- **PROMPT 1**: What are the short headings in the passage on migration and Indigenous land loss that each name one effect on Indigenous peoples?
- **PROMPT 2**: Can you extract, word for word, the part of the passage on migration and Indigenous land loss that opens with the words containing "Communities marginalized" and closes with "it originally was."?

- **READING PASSAGE**:
Perspectives: welcome was not equal: Not every migrant group was treated the same. European immigrants to Argentina and the USA were generally welcomed as a source of "whitening" and modernization (a racist idea popular with elites at the time). Chinese and Japanese migrants, by contrast, faced open hostility — the US Chinese Exclusion Act (1882) banned nearly all Chinese immigration, showing how migration policy reflected racial hierarchies, not just labour needs.
The other side of this story is what migration and economic expansion did to the people already living on the land. As railroads and farms pushed into the interior, Indigenous peoples — Native Americans in the US West, Mapuche in Argentina and Chile, and others — were pushed off ancestral territory.
Land seized
Governments declared "frontier" land empty or unowned and opened it to migrant settlers and rail companies, even where Indigenous peoples already lived and farmed it.
Force used
Campaigns like Argentina's Conquest of the Desert (1878-1885) used the army to clear Indigenous groups from land wanted for European settlement.
Land use changed
Communal or seasonal Indigenous land use gave way to fenced private farms and ranches producing export crops.
Communities marginalized
Survivors were often pushed onto reservations or poorer land, with traditional economies and ways of life badly disrupted.
Seize the land, force out the people, farm it for export, marginalize the survivors.
So migration and land change were two sides of the same economic transformation: new arrivals gained opportunity in the Americas, often at the direct cost of the Indigenous peoples whose land it originally was.

- **INFORMATION SUPPLIED**:
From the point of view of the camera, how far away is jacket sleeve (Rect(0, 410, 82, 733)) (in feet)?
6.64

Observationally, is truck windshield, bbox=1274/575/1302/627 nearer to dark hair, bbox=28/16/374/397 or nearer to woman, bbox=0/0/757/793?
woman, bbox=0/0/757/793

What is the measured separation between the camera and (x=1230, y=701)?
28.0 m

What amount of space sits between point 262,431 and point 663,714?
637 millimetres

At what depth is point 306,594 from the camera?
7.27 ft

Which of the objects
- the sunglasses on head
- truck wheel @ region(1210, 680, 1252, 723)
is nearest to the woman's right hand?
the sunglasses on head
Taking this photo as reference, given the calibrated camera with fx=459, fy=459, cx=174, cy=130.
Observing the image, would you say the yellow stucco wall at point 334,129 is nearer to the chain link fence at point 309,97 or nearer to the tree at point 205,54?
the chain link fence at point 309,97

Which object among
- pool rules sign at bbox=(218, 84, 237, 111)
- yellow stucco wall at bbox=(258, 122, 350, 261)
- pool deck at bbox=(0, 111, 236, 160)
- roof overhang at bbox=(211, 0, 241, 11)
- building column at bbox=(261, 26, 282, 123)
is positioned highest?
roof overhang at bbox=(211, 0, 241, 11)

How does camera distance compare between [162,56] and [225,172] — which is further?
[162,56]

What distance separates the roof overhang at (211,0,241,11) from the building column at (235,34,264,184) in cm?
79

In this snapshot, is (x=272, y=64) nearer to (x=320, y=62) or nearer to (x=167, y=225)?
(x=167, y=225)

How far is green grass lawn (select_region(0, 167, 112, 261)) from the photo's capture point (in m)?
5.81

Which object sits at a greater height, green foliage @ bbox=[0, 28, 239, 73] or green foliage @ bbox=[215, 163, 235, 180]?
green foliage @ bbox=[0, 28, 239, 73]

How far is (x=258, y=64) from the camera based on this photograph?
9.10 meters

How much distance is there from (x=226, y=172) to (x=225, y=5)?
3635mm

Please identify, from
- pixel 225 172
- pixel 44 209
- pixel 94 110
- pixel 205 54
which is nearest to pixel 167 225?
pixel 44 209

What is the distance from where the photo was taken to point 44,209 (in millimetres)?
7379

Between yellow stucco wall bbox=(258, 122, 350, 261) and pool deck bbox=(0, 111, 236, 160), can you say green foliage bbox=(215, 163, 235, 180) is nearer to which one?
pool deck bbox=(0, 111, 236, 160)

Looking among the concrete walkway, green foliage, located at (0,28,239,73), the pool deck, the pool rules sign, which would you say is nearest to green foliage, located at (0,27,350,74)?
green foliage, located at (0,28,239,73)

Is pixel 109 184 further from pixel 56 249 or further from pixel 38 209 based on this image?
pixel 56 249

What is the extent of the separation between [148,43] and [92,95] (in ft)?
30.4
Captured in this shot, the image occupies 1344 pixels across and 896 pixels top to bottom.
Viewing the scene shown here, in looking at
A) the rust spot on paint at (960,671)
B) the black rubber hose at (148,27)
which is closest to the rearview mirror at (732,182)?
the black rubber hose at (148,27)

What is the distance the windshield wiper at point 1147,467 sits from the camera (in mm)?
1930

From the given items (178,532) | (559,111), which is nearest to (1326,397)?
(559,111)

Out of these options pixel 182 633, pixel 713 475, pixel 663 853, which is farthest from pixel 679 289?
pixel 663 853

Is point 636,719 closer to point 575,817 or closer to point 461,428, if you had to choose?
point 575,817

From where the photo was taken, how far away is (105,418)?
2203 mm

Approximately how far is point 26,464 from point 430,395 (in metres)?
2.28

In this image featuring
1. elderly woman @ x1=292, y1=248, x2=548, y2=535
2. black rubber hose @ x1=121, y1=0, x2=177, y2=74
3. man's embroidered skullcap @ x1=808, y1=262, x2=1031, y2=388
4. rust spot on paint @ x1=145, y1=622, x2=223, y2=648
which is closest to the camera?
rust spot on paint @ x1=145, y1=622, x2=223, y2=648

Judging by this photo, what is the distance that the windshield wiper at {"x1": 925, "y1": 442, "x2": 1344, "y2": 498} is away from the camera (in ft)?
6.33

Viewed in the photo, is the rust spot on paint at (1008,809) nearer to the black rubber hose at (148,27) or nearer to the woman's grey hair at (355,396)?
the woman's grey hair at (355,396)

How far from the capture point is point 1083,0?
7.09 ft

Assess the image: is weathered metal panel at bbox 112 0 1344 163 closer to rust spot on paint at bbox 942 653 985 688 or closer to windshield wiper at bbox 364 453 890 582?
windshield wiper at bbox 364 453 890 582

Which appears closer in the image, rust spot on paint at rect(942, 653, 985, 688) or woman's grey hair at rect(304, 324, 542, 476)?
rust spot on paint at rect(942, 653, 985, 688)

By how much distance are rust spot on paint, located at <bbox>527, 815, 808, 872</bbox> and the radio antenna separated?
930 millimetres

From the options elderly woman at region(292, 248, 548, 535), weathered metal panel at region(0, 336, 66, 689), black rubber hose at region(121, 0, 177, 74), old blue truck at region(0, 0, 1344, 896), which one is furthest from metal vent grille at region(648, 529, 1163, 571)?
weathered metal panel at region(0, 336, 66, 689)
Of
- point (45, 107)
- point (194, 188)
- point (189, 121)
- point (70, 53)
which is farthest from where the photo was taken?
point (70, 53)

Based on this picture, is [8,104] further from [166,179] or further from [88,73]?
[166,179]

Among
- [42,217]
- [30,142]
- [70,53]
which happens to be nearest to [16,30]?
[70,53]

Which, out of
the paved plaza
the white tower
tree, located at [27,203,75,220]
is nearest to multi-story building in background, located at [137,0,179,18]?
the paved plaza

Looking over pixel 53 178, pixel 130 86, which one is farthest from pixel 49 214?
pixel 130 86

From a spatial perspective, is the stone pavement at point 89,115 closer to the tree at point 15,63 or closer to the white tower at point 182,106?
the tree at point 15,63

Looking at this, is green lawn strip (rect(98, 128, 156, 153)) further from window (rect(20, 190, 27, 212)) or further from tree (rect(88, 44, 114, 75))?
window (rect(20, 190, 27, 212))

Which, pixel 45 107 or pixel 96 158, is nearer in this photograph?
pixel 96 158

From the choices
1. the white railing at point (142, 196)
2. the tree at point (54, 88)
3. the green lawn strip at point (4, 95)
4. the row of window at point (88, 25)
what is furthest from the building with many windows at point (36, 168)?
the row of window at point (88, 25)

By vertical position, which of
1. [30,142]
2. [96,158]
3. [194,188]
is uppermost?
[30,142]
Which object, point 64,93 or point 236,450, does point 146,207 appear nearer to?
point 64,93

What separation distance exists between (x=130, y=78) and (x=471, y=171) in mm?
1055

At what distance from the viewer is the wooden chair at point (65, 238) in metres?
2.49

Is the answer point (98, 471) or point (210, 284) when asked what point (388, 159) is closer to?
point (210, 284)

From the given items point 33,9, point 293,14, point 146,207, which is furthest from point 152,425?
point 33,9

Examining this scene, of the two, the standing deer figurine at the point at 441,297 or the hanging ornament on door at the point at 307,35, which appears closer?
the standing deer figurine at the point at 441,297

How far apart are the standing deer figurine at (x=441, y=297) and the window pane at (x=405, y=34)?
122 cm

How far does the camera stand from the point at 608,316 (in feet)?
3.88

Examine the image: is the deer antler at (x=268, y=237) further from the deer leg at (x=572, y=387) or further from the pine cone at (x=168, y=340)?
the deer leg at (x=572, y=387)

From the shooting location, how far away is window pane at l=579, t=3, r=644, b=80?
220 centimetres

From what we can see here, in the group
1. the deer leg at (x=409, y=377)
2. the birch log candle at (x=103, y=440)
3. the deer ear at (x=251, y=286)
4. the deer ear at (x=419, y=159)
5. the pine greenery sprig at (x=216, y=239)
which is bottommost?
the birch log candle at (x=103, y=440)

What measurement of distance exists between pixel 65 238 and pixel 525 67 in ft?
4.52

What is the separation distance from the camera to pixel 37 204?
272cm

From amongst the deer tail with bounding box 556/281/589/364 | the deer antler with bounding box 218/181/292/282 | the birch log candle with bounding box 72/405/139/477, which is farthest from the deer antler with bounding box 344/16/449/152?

- **EXERCISE ANSWER 1**:
Land seized
Force used
Land use changed
Communities marginalized

- **EXERCISE ANSWER 2**:
Communities marginalized
Survivors were often pushed onto reservations or poorer land, with traditional economies and ways of life badly disrupted.
Seize the land, force out the people, farm it for export, marginalize the survivors.
So migration and land change were two sides of the same economic transformation: new arrivals gained opportunity in the Americas, often at the direct cost of the Indigenous peoples whose land it originally was.